03 Connection Leaks Are More Insidious Than Slow Queries

A slow query hurts performance. A connection leak is an availability incident waiting to happen.

HikariCP provides leakDetectionThreshold. Set it to 2–3× your expected hold time (often 2–3× connectionTimeout). When a connection is held longer than this threshold, HikariCP logs a stack trace that points directly to the code that hasn’t closed the connection.

Common leak patterns include:

Missing close() in a finally block
Using try-with-resources incorrectly
Holding a transaction open across HTTP calls or slow I/O

With leakDetectionThreshold enabled and a few minutes of logs, most leaks can be pinpointed to a specific code block.

04 Monitor What Matters

Even without slow queries, a misconfigured pool will eventually cause timeouts. Track these four metrics:

activeConnections – When this stays near maximumPoolSize for extended periods, the pool is a bottleneck.
threadsAwaitingConnection – Any non‑zero value at steady state indicates demand exceeds supply.
connectionTimeoutCount – Rising steadily is a red flag.
totalConnections – Should be relatively stable near maximumPoolSize.

If activeConnections is constantly at the maximum but database CPU is low, the problem is likely long hold times (e.g., slow transactions or chunky queries), not a pool that’s too small. Optimize the code before expanding the pool.

05 A Real Case

A SaaS company ran PostgreSQL with max_connections = 500. Their application, deployed on Kubernetes, used 20 pods, each with HikariCP’s maximumPoolSize = 100. Theoretical peak connections: 2000. The database regularly threw “remaining connection slots reserved for non‑replication superuser connections”.

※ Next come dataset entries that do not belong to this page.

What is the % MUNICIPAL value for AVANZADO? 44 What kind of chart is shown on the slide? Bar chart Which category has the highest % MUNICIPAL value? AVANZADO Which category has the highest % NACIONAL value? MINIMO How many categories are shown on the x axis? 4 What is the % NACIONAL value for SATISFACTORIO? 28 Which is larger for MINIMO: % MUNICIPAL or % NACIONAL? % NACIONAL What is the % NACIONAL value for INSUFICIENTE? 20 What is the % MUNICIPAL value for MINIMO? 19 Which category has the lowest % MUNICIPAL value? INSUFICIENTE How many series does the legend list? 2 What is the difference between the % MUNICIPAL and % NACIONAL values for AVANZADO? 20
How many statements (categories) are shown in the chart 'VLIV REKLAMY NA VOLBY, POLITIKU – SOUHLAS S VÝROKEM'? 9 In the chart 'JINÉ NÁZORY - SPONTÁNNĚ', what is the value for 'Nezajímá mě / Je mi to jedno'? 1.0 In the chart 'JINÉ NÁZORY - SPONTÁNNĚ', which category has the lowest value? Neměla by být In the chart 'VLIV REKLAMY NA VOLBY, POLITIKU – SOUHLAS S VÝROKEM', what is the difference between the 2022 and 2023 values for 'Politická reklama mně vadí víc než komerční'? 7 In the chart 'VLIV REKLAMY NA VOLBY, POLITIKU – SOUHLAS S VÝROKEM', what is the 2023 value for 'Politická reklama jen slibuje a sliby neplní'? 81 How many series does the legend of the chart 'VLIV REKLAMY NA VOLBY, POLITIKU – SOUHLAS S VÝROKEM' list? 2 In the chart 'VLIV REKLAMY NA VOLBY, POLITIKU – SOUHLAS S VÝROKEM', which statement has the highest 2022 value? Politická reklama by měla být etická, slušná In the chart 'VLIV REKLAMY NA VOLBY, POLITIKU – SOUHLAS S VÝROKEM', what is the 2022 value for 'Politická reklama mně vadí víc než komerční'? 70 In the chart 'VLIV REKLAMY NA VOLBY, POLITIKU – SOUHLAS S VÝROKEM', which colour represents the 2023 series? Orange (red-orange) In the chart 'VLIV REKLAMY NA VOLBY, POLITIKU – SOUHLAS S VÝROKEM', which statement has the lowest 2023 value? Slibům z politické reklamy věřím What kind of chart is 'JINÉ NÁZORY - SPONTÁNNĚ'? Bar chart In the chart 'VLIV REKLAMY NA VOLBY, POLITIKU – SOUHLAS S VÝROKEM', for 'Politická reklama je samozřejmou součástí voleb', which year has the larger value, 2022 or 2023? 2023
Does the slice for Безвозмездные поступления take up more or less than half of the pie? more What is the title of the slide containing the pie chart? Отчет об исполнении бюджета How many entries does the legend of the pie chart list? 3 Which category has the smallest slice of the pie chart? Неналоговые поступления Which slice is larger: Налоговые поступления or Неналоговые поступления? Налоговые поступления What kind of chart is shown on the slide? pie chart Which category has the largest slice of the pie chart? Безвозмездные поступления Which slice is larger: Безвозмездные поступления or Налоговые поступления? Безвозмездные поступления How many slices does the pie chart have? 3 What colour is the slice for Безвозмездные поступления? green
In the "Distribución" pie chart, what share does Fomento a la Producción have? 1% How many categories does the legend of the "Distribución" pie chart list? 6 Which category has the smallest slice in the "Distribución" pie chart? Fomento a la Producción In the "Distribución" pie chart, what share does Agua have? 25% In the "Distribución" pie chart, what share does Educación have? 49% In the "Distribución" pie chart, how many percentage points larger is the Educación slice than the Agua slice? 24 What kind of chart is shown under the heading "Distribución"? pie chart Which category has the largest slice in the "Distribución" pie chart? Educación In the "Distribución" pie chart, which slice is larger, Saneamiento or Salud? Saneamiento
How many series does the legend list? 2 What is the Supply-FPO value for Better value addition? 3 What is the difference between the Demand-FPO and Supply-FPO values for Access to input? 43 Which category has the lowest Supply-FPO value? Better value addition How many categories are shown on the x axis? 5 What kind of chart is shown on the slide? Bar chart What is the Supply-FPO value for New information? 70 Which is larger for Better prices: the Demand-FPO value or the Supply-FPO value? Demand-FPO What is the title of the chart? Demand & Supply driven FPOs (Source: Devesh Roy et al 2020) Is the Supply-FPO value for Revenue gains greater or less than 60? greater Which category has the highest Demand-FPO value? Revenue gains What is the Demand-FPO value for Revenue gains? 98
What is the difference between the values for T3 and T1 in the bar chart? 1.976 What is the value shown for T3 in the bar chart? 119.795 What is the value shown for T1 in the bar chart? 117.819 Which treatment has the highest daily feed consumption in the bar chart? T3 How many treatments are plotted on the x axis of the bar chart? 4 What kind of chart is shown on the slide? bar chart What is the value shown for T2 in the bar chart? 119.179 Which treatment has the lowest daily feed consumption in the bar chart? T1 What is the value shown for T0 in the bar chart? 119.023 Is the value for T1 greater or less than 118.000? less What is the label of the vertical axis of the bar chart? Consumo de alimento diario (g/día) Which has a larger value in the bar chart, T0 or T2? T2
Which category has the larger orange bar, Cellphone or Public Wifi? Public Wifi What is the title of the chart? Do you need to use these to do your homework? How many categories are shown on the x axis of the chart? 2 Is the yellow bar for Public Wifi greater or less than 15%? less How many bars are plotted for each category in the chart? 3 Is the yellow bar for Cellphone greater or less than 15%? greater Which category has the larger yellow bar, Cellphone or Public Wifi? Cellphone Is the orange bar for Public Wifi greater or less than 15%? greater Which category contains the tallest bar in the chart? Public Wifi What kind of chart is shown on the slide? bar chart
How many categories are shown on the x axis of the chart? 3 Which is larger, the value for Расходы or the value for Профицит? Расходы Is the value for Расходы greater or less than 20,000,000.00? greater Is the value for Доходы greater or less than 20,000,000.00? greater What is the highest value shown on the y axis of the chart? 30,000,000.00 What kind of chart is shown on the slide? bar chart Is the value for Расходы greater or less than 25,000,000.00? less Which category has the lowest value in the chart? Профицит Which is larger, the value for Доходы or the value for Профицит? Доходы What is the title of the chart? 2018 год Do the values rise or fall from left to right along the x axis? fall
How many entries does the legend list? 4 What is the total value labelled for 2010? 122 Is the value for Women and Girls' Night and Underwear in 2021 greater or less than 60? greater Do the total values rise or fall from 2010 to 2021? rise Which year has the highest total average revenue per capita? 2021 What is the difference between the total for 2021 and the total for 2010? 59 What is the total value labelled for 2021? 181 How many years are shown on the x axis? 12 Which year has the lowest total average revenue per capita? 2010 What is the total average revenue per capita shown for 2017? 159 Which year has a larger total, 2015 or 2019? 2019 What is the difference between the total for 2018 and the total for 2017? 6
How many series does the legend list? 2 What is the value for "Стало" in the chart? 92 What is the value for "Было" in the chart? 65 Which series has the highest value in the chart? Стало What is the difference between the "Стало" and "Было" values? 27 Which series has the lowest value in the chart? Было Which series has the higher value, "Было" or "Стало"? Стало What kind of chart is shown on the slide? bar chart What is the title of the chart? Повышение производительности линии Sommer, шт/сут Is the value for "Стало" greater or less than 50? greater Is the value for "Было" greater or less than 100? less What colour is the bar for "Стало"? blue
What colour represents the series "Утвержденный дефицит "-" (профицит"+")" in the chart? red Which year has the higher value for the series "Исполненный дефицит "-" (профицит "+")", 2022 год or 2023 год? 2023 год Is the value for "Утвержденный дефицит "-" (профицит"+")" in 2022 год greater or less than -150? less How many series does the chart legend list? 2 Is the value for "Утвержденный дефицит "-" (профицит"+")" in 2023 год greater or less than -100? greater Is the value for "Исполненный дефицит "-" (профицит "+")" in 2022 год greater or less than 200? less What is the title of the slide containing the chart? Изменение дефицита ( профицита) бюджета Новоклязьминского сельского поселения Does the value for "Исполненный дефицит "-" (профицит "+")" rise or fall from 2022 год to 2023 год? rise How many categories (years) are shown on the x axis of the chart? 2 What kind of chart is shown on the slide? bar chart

Many connections were idle in transaction. The application opened transactions but didn’t commit or rollback promptly, and the database had no idle_in_transaction_session_timeout. Those idle transactions held connections for hours.

We applied three changes:

Reduced maximumPoolSize to 25 per instance
Set idle_in_transaction_session_timeout = 30s on the database
Refactored code to ensure every try block either commits or rolls back in a finally clause

After the changes, active connections dropped from a peak of 600 to a steady 250. Timeout alerts disappeared. Throughput remained the same.

Their lead engineer said afterward: “We spent six months blaming slow queries. The root cause was a pool three times too large and transactions that never closed.”

The Bottom Line

Connection pool tuning is not a one‑time “set and forget” task. The three core decisions—size, timeouts, leak detection—must be data‑driven, not arbitrary.

That client eventually reduced their maximumPoolSize from 200 to 30. Database CPU dropped 20%. P99 latency fell from 150ms to 80ms.

Pool size comes from your concurrency math, not a default number. Timeouts must be co‑designed with your database. Leak detection is the safety net that catches the mistakes you haven’t made yet.

Is your pool size based on measurement, or on a guess you made years ago?